文書の抜粋
----------

本記事では今村昌弘さんの小説『魔眼の匣の殺人』を紹介します。

屍人荘の殺人シリーズの二作目である。

魔眼の匣の殺人

魔眼の匣の殺人

著者:今村昌弘

出版社:東京創元社

ページ数:432ページ

読了日:2023年4月9日

 

今村昌弘さんの『魔眼の匣の殺人』。

このミステリーがすごい!2020年度版」3位、

週刊文春ミステリーベスト10」3位、「2020本格ミステリ・ベスト10」2位である。

 

あらすじ

葉村譲と剣崎比留子は『月刊アトランティス』の記事から

W県の班目機関の実験施設に向かう。

予言者が住むという『魔眼の匣』を訪れた葉村達は

「あと二日のうちに、この地で四人が死ぬ」と告げられる。

直後に施設と外界を結ぶ唯一の橋が燃えて脱出不可能に。

翌日、実際に一人が死に予言通りになるが。

 

登場人物

・葉村譲:神紅大学経済学部一回生。ミステリ愛好会会長。

・剣崎比留子:神紅大学文学部二回生。ミステリ愛好会会員。

・十色真理絵:高校二年生。未来を見通す絵を描く予知能力者。

・茎沢忍:高校一年生。十色の後輩、オカルト好き。

・王寺貴士:容姿端麗で物腰柔らかな会社員。

・朱鷺野秋子:真っ赤な出で立ちの元好見の住人。

・師々田厳雄:気難しい社会学教授。

・師々田純:厳雄の息子。小学生。

----------

保存済みデータ項目
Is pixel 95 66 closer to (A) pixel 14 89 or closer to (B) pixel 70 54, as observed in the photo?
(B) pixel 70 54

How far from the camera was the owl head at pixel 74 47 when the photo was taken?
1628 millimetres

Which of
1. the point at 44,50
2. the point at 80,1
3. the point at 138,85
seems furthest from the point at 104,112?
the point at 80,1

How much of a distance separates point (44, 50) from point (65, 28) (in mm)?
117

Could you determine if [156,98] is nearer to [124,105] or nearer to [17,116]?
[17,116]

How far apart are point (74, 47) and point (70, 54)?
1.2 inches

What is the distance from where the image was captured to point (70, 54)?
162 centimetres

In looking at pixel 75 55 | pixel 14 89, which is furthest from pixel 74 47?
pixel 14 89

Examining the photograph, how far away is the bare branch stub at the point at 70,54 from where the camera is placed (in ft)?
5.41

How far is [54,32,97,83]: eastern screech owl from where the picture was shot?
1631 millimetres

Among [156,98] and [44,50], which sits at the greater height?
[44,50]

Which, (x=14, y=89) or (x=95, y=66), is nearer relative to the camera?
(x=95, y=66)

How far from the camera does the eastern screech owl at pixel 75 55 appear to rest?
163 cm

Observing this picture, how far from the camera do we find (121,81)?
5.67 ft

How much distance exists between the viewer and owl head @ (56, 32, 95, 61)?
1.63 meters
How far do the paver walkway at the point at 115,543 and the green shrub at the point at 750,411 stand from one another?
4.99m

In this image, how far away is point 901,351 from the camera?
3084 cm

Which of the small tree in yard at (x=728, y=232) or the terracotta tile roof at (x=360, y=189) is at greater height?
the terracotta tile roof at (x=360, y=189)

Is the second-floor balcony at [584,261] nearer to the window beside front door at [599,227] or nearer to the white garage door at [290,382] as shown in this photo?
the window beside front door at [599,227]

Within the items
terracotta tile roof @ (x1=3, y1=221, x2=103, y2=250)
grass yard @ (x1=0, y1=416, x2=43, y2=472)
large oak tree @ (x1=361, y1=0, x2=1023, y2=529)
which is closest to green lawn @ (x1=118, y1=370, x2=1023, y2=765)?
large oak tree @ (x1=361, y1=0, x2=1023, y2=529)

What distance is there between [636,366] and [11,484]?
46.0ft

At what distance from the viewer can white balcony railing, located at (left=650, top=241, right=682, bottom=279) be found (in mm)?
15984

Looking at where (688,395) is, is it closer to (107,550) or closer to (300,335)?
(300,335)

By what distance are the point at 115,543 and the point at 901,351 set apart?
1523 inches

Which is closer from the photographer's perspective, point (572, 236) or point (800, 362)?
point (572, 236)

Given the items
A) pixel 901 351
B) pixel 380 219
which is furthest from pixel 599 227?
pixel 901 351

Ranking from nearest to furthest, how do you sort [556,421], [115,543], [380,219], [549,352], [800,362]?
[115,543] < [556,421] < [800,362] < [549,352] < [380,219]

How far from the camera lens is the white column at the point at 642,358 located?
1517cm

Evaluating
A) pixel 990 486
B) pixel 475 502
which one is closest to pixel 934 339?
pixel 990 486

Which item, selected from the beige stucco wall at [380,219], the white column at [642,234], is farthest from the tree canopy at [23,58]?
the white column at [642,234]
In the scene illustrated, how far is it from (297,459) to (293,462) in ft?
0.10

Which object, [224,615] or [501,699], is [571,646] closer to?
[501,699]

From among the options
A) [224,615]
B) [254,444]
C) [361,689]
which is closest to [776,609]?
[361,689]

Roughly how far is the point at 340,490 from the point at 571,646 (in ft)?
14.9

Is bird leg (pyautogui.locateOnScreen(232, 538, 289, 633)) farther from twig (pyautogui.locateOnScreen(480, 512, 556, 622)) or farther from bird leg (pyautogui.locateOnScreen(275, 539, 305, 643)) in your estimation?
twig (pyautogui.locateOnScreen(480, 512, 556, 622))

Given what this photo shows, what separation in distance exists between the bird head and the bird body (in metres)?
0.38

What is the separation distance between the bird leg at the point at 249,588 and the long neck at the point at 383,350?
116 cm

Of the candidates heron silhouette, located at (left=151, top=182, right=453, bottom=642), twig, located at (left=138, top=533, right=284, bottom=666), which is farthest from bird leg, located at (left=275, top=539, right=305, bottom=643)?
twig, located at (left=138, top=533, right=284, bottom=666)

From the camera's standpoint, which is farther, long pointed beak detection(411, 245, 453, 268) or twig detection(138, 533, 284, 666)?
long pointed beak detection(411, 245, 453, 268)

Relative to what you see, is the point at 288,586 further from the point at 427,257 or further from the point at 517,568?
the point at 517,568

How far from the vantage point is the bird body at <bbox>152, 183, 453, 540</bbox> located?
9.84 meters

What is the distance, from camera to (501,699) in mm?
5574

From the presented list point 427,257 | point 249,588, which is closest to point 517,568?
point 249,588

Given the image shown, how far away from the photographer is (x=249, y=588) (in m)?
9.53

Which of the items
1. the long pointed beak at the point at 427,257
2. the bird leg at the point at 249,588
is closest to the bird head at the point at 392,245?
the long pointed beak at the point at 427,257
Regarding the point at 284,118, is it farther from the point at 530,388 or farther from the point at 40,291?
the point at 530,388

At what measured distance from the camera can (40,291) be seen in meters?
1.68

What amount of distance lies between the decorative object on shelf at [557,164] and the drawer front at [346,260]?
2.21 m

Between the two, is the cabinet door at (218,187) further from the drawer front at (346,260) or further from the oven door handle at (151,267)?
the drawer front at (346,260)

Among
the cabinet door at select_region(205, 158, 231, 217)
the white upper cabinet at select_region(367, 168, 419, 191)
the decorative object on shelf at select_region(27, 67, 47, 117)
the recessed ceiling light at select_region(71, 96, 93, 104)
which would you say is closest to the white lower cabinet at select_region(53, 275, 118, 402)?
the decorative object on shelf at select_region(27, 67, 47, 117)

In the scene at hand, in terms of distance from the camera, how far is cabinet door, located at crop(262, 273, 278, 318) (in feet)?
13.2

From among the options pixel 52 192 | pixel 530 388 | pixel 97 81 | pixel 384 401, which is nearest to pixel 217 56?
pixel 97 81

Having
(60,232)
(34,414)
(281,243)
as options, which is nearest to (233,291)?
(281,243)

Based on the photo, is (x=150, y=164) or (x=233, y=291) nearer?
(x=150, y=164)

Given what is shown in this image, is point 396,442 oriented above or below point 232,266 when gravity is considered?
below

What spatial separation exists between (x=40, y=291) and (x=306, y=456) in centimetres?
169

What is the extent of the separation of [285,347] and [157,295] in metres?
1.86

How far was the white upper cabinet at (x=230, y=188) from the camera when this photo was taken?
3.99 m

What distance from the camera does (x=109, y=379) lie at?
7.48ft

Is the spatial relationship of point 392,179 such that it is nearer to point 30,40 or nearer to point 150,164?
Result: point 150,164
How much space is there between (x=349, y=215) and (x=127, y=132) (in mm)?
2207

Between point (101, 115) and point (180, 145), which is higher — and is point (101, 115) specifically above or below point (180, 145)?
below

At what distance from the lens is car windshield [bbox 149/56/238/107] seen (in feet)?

----------

取り組む課題
A) 『魔眼の匣の殺人』の紹介文によれば、この小説を出した出版社はどこか。
B) 『魔眼の匣の殺人』の紹介文を、途切れたところから書き継げ。
このデータは『魔眼の匣の殺人』の紹介文とは関係がない。

演習の解答
A) 東京創元社。

B)
・臼井頼太:『月刊アトランティス』記者。

・神服奉子:サキミに仕える好見の住人。

・サキミ:未来を見通す予言者。

明智恭介:元ミステリ愛好会会長。

(2ページから引用)

 

ネタバレなしの感想

公式にも書かれてるので書くけれど、

今作は予言によってクローズドサークルが完成する。

前作のアレと比較すると若干弱いけれど、

オカルト的な要素もあるので楽しめた。

本格推理もののネタバレなし感想は本当に難しい。

 

 

ネタバレありの感想

前作は事件そのものはシンプルだったのと比べると、

今作は交換殺人に予言や呪いなどかなり詰め込んでいる。

かなり複雑になっている印象がある。

 

今作は予言によってクローズドサークルが生まれる。

が、かなり無理がある展開に思えるかな。

好見の住人が橋を焼くのがあまりにご都合主義展開にしか思えない。

神服の言ってることを参考にするなら、

好見の住人は数日前から好見から離れていて、

神服が家に帰る時間まで待って橋に火をつけたらしい。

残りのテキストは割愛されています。